1
votes

I am parsing a big XML file ~500MB, and it contains some invalid XML character 0x07 , so you can imagine what's happening, the XMLReader is throwing an Invalid XML character exception, to handle this we streamed the Stream into StreamReader and used Regex.Replace and wrote the result to memory using StreamWriter and stream the clean version back to XMLReader, now I would like to avoid this and skip this filthy tag from the XMLReader directly, my question is if there's anyway to achieve that, below is the code snippet where I try to do this but it's throwing the exception at this line var node = (XElement)XNode.ReadFrom(xr);

        protected override IEnumerable<XElement> StreamReader(Stream stream, string elementName)
    {

        var arrTag = elementName.Split('|').ToList();
        using (var xr = XmlReader.Create(stream, new XmlReaderSettings { CheckCharacters = false }))
        {
            while (xr.Read())
            {
                if (xr.NodeType == XmlNodeType.Element && arrTag.Contains(xr.Name))
                {
                    var node = (XElement)XNode.ReadFrom(xr);
                    node.ReplaceWith(node.Elements().Where(e => e.Name != "DaylightSaveInfo"));
                    yield return node;
                }
            }
            xr.Close();
        }
 }

XML SAMPLE, the invalid attribute DaylightSaveInfo

<?xml version="1.0" encoding="ISO-8859-1"?>
<LATree>
<LA className="BTT00NE" fdn="NE=9739">
    <attr name="fdn">NE=9739</attr>
    <attr name="IP">10.157.144.100</attr>
    <attr name="realLatitude">0D0&apos;0&quot;S</attr>
    <attr name="realLongitude">0D0&apos;0&quot;W</attr>
    <attr name="DaylightSaveInfo">NO</attr>
</LA>
</LATree>

BEL Character

2
It is not invalid!!! See wiki : en.wikipedia.org/wiki/…jdweng
@LeonardoHerrera: This isn't about encodings - if the text contains a bell character, that's just invalid XML (1.0).Jon Skeet
@LeonardoHerrera: I suspect it'll be hard for the OP to include a bell character in a copy/pastable form. Although it's easy enough to construct a string with that in and then show that failing to parse.Jon Skeet
If you're being provided with invalid XML, I would start by asking wherever you're getting that XML from to give you a valid XML document to start with. If they're supplying invalid data in that aspect, who knows what else is wrong...Jon Skeet
This code var xml = "<?xml version=\"1.0\"?><root>\a</root>" reproduces the issue. You need to clean up your stream, there is no way around it.Leonardo Herrera

2 Answers

2
votes

I just saw that Jon Skeet wrote something about this, so I cannot take credit really, but since his stature on SO is way above mine, I could perhaps gain a point or two for writing it. :)

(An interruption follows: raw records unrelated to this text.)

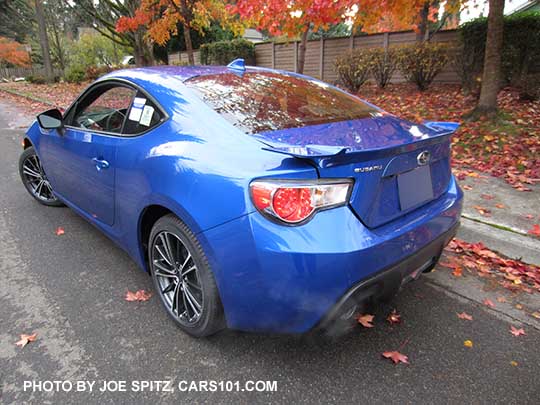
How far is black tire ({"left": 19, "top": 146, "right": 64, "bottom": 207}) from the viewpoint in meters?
4.12

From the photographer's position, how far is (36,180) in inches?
167

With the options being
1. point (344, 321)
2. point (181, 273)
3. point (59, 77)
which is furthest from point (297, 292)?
point (59, 77)

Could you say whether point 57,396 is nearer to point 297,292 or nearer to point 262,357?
point 262,357

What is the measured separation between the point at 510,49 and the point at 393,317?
305 inches

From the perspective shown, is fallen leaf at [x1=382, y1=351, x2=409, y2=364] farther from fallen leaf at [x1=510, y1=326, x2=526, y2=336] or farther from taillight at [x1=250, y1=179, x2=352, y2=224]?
taillight at [x1=250, y1=179, x2=352, y2=224]

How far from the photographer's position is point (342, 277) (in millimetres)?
1632

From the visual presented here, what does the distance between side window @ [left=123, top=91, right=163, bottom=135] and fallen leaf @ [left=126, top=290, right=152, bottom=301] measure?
109 cm

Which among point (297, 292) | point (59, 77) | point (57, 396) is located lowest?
point (57, 396)

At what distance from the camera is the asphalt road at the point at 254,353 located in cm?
186

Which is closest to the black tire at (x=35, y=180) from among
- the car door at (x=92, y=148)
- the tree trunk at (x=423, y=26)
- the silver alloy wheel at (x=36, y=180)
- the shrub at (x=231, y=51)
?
the silver alloy wheel at (x=36, y=180)

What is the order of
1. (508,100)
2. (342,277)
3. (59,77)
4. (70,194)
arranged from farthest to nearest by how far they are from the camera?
(59,77)
(508,100)
(70,194)
(342,277)

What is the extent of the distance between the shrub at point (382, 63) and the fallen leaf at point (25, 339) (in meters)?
9.34

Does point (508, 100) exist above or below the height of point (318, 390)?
above

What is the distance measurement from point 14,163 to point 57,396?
5285 millimetres
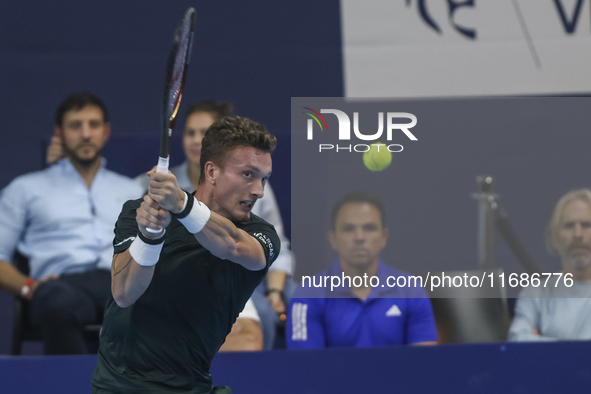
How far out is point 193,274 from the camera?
217 cm

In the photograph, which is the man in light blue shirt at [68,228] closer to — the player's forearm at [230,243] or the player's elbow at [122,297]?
the player's elbow at [122,297]

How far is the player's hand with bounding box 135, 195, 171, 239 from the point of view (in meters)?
1.87

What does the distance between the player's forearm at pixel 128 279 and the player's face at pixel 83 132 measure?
2.19 m

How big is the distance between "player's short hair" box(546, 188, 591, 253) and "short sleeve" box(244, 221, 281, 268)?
8.05 ft

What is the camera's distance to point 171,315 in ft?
7.14

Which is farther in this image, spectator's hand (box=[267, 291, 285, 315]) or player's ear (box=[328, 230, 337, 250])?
player's ear (box=[328, 230, 337, 250])

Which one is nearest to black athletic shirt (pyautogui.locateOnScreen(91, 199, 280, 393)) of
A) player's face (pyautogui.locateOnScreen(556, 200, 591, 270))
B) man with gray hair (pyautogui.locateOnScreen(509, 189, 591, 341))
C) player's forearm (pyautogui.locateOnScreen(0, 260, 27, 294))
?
player's forearm (pyautogui.locateOnScreen(0, 260, 27, 294))

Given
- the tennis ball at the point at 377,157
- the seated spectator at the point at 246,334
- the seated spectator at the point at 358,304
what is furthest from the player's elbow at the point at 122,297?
the tennis ball at the point at 377,157

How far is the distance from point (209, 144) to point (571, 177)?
9.20 ft

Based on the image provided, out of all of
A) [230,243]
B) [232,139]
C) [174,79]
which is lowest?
[230,243]

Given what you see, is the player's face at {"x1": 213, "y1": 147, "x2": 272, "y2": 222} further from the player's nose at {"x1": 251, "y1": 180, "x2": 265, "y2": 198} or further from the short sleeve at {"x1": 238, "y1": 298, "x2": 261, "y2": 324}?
the short sleeve at {"x1": 238, "y1": 298, "x2": 261, "y2": 324}

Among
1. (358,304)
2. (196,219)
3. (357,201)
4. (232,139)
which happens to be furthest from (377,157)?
(196,219)

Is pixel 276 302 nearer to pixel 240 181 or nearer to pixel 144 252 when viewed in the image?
pixel 240 181

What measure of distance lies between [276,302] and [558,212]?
1798 millimetres
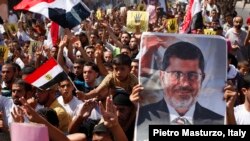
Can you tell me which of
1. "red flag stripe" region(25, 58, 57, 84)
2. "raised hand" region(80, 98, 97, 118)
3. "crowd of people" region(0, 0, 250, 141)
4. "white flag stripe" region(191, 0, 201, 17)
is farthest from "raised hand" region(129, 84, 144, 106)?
"white flag stripe" region(191, 0, 201, 17)

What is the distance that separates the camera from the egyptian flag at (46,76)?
6.25 metres

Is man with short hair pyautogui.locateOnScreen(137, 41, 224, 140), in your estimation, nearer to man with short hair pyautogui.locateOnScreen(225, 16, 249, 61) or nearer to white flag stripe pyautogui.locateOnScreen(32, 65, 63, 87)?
white flag stripe pyautogui.locateOnScreen(32, 65, 63, 87)

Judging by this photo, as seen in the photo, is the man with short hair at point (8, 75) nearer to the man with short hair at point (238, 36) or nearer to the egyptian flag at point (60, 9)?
the egyptian flag at point (60, 9)

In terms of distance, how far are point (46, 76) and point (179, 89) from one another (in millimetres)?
2252

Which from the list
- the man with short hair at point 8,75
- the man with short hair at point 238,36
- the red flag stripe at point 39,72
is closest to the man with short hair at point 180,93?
the red flag stripe at point 39,72

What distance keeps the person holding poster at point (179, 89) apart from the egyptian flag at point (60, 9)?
4216 mm

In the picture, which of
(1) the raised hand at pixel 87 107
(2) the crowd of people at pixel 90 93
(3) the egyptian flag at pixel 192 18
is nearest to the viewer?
(2) the crowd of people at pixel 90 93

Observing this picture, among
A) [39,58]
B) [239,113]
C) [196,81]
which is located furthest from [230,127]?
[39,58]

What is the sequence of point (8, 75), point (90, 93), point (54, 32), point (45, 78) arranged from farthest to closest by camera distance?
1. point (54, 32)
2. point (8, 75)
3. point (90, 93)
4. point (45, 78)

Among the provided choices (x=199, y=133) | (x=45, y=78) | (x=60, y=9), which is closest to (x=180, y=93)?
(x=199, y=133)

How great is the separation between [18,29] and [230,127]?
1141 cm

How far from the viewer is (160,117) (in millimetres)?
4375

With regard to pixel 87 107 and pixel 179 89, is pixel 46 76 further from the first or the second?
pixel 179 89

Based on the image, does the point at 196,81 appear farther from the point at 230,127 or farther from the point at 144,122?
the point at 230,127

First I wrote a class that overloads the TextReader class. (Some reference material in the links.)

https://www.w3.org/TR/xml/#NT-Char

https://github.com/Microsoft/referencesource/blob/master/mscorlib/system/io/textreader.cs

class FilterInvalidXmlReader : System.IO.TextReader
{
  private System.IO.StreamReader _streamReader;

  public System.IO.Stream BaseStream => _streamReader.BaseStream;

  public FilterInvalidXmlReader(System.IO.Stream stream) => _streamReader = new System.IO.StreamReader(stream);

  public override void Close() => _streamReader.Close();

  protected override void Dispose(bool disposing) => _streamReader.Dispose();

  public override int Peek()
  {
    var peek = _streamReader.Peek();

    while (IsInvalid(peek, true))
    {
      _streamReader.Read();

      peek = _streamReader.Peek();
    }

    return peek;
  }

  public override int Read()
  {
    var read = _streamReader.Read();

    while (IsInvalid(read, true))
    {
      read = _streamReader.Read();
    }

    return read;
  }


  public static bool IsInvalid(int c, bool invalidateCompatibilityCharacters)
  {
    if (c == -1)
    {
      return false;
    }

    if (invalidateCompatibilityCharacters && ((c >= 0x7F && c <= 0x84) || (c >= 0x86 && c <= 0x9F) || (c >= 0xFDD0 && c <= 0xFDEF)))
    {
      return true;
    }

    if (c == 0x9 || c == 0xA || c == 0xD || (c >= 0x20 && c <= 0xD7FF) || (c >= 0xE000 && c <= 0xFFFD))
    {
      return false;
    }

    return true;
  }
}

Then I created a console application and in the main I put:

  using (var memoryStream = new System.IO.MemoryStream(System.Text.Encoding.UTF8.GetBytes("<Test><GoodAttribute>a\u0009b</GoodAttribute><BadAttribute>c\u0007d</BadAttribute></Test>")))
  {
    using (var xmlFilteredTextReader = new FilterInvalidXmlReader(memoryStream))
    {
      using (var xr = System.Xml.XmlReader.Create(xmlFilteredTextReader))
      {
        while (xr.Read())
        {
          if (xr.NodeType == System.Xml.XmlNodeType.Element)
          {
            var xe = System.Xml.Linq.XElement.ReadFrom(xr);

            System.Console.WriteLine(xe.ToString());
          }
        }
      }
    }
  }

Hopefully this could help, or at least provide some starter point.

-2
votes

Following xml linq code runs without errors. I used in xml file following "NO" :

using System;
using System.Collections.Generic;
using System.Linq;
using System.Text;
using System.Xml;
using System.Xml.Linq;
using System.IO;

namespace ConsoleApplication108
{
    class Program
    {
        const string FILENAME = @"c:\temp\test.xml";
        static void Main(string[] args)
        {
            XmlReaderSettings settings = new XmlReaderSettings();
            settings.CheckCharacters = false;
            XmlReader reader = XmlReader.Create(FILENAME, settings);

            XDocument doc = XDocument.Load(reader);

            Dictionary<string, string> dict = doc.Descendants("attr")
                .GroupBy(x => (string)x.Attribute("name"), y => (string)y)
                .ToDictionary(x => x.Key, y => y.FirstOrDefault());

        }
    }

}